If that happened, all the nerds would just move to the Isle Of Man to avoid taxation.
Leet Eriksson
01-08-2006, 13:41
That's the stupidest thing I've ever heard.
If that happened, all the nerds would just move to the Isle Of Man to avoid taxation.
Hey why not?
They could socialise now that most of them are pretty close. ~;p
And this isn't in the Netherlands????
Soulforged
01-08-2006, 17:05
The IRS has well established policies regarding barters, and businesses that engage in barter transactions are expected to declare the fair market value of traded items as taxable income. When players trade items within a game, the transaction is theoretically subject to barter tax policy regardless of whether or not real world currency is involved.
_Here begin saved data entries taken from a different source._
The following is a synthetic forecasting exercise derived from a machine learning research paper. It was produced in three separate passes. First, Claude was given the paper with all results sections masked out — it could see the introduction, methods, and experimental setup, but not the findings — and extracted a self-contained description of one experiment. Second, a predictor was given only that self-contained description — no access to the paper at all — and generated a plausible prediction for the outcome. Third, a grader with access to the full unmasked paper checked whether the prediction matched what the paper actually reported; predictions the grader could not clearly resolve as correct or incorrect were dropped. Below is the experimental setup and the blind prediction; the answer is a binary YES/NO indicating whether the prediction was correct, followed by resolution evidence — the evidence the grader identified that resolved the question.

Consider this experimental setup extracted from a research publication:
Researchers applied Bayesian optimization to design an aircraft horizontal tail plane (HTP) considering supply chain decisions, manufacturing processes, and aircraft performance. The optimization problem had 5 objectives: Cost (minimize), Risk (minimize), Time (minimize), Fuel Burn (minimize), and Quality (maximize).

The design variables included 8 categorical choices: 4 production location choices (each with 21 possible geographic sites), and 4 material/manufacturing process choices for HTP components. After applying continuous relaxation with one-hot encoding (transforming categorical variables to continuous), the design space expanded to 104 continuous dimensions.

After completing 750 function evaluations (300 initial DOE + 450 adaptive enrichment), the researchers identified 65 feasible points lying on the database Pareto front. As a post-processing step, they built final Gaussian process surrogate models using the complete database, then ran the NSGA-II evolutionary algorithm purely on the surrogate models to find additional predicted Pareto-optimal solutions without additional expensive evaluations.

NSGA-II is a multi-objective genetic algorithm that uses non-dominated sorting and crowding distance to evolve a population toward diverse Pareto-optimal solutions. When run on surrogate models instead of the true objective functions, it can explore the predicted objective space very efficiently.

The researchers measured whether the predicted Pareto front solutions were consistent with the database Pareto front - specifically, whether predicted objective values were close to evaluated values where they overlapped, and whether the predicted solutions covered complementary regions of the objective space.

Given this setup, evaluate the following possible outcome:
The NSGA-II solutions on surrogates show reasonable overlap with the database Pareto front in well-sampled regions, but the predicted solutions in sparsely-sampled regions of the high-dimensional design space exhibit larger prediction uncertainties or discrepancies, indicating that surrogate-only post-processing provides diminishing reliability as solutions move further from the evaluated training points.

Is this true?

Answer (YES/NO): NO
Does that mean that Blizzard should be submitting a Form 1099-B, "Proceeds from Broker and Barter Exchange Transactions," for every World of Warcraft player?
Unethical and extreme. It won't happen, and if it happens you all should go to court and complain about abuse of rights, if that institution even exists in the common law.
R'as al Ghul
01-08-2006, 17:56
When players trade items within a game, the transaction is theoretically subject to barter tax policy regardless of whether or not real world currency is involved.
I have a logical problem with this. (might be cause I know nothing about tax law)
If a value X is subject to tax, you pay a percentage of X's value.
If X has no definded monetary value, then what (how much) are you paying?
There would need to be a fixed value for such items or the legislation
would need to categorize these values into value-groups!?
Are there real-world examples?
A.Saturnus
01-08-2006, 18:08
The IRS has well established policies regarding barters, and businesses that engage in barter transactions are expected to declare the fair market value of traded items as taxable income. When players trade items within a game, the transaction is theoretically subject to barter tax policy regardless of whether or not real world currency is involved. Does that mean that Blizzard should be submitting a Form 1099-B, "Proceeds from Broker and Barter Exchange Transactions," for every World of Warcraft player?
Trading WoW items or characters is a violation of the terms of use of WoW. In fact, any item and any character stays at any time the property of Blizzard Inc. Consequently, in-game trade is no real trade because no values are exchanged.